PROBLEM DESCRIPTION: Copy the material below word for word, leaving out the pictures.

SUPPLIED DATA:

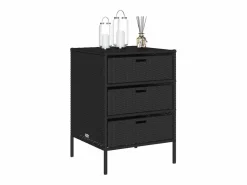 Online Mueble de jardín de resina trenzada, 55x59x80 cm Negro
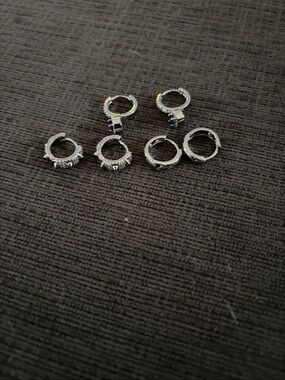 Silver Tone Women's Hoop Earring Set with Crystal Accents - 6 Pieces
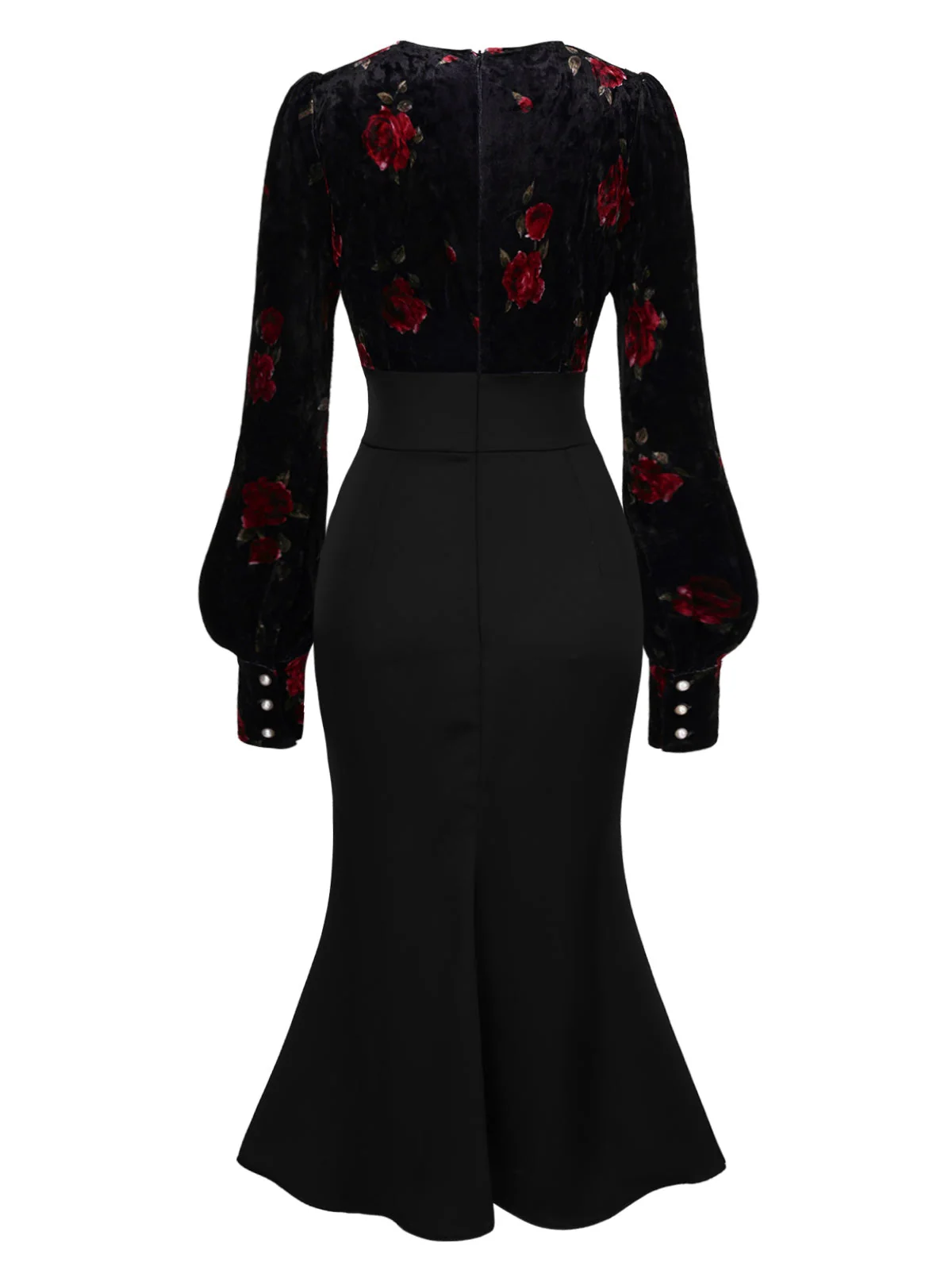 Robe queue de poisson en velours rose noir des années 1930 - Image 5
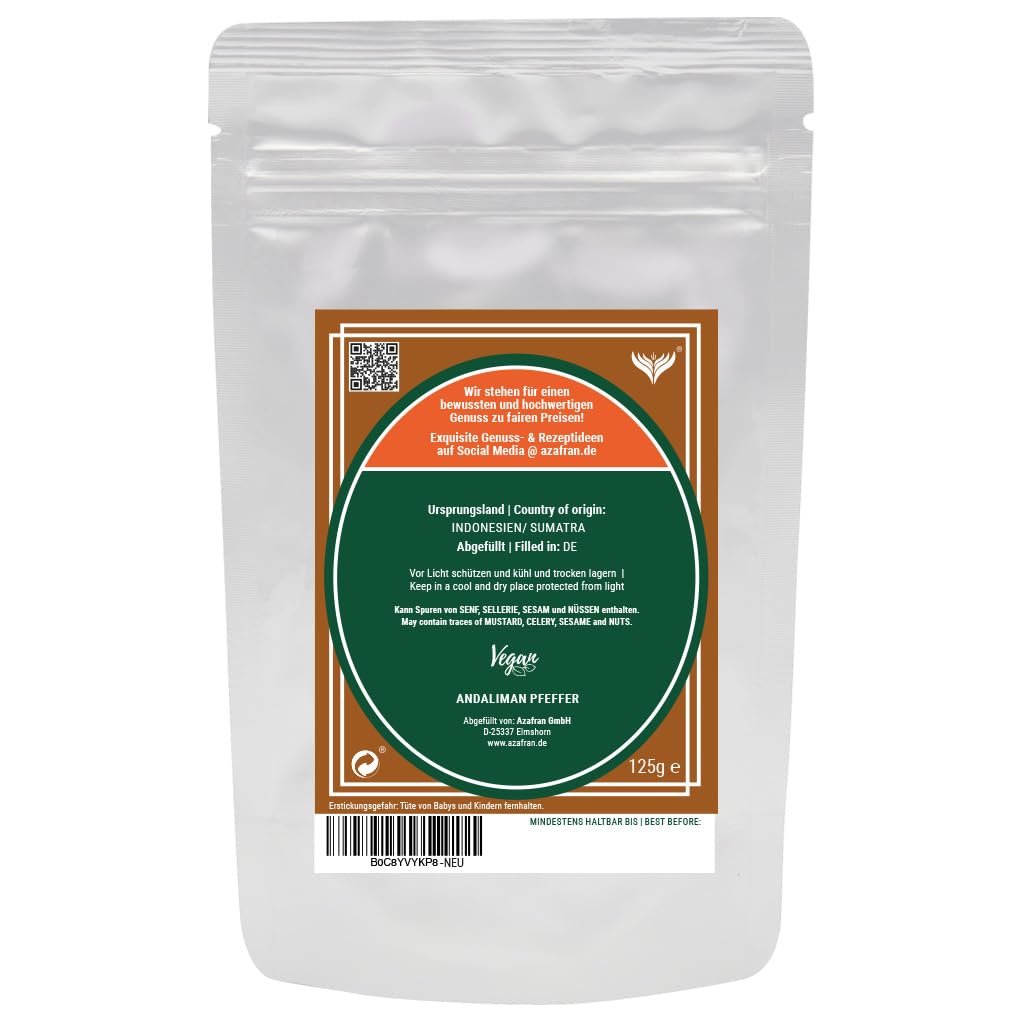 Azafran Andalimanpfeffer, Indonesischer Zitronenpfeffer, wilder Andaliman Pfeffer aus Sumatra 500g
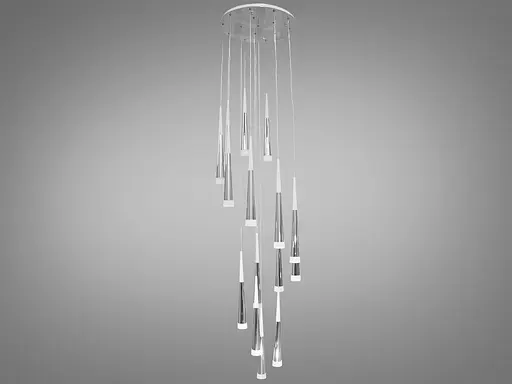 Каскадна світлодіодна люстра для холу потужністю 60W, колір-хром - фото 2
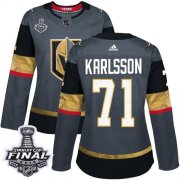 Wholesale Cheap Adidas Golden Knights #71 William Karlsson Grey Home Authentic 2018 Stanley Cup Final Women's Stitched NHL Jersey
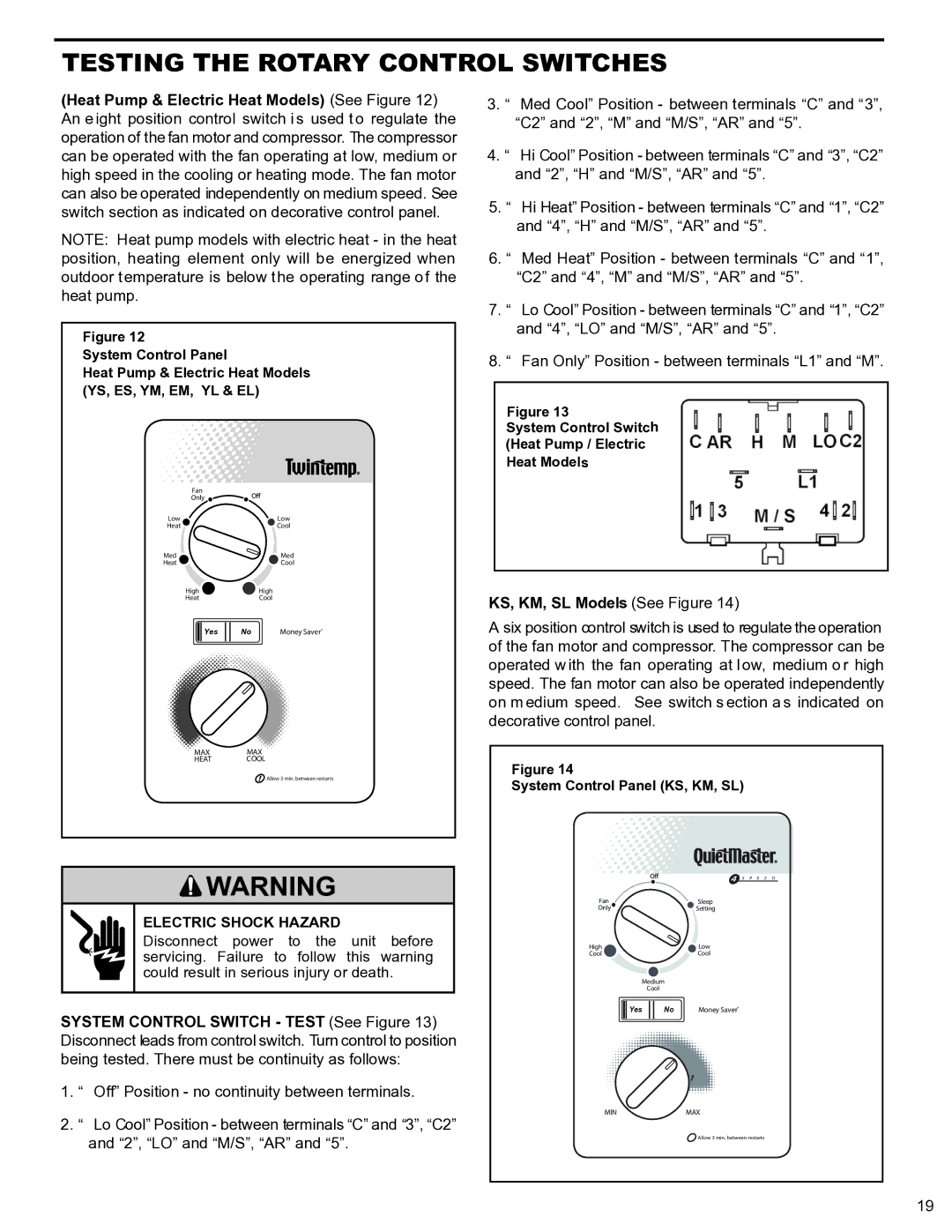 Friedrich 2009, 2008 service manual Testing the Rotary Control Switches, KS, KM, SL Models See Figure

COMPLETED TASK:
 Online Mueble de jardín de resina trenzada, 55x59x80 cm Negro
 Silver Tone Women's Hoop Earring Set with Crystal Accents - 6 Pieces
 Robe queue de poisson en velours rose noir des années 1930 - Image 5
 Azafran Andalimanpfeffer, Indonesischer Zitronenpfeffer, wilder Andaliman Pfeffer aus Sumatra 500g
 Каскадна світлодіодна люстра для холу потужністю 60W, колір-хром - фото 2
 Wholesale Cheap Adidas Golden Knights #71 William Karlsson Grey Home Authentic 2018 Stanley Cup Final Women's Stitched NHL Jersey
 Friedrich 2009, 2008 service manual Testing the Rotary Control Switches, KS, KM, SL Models See Figure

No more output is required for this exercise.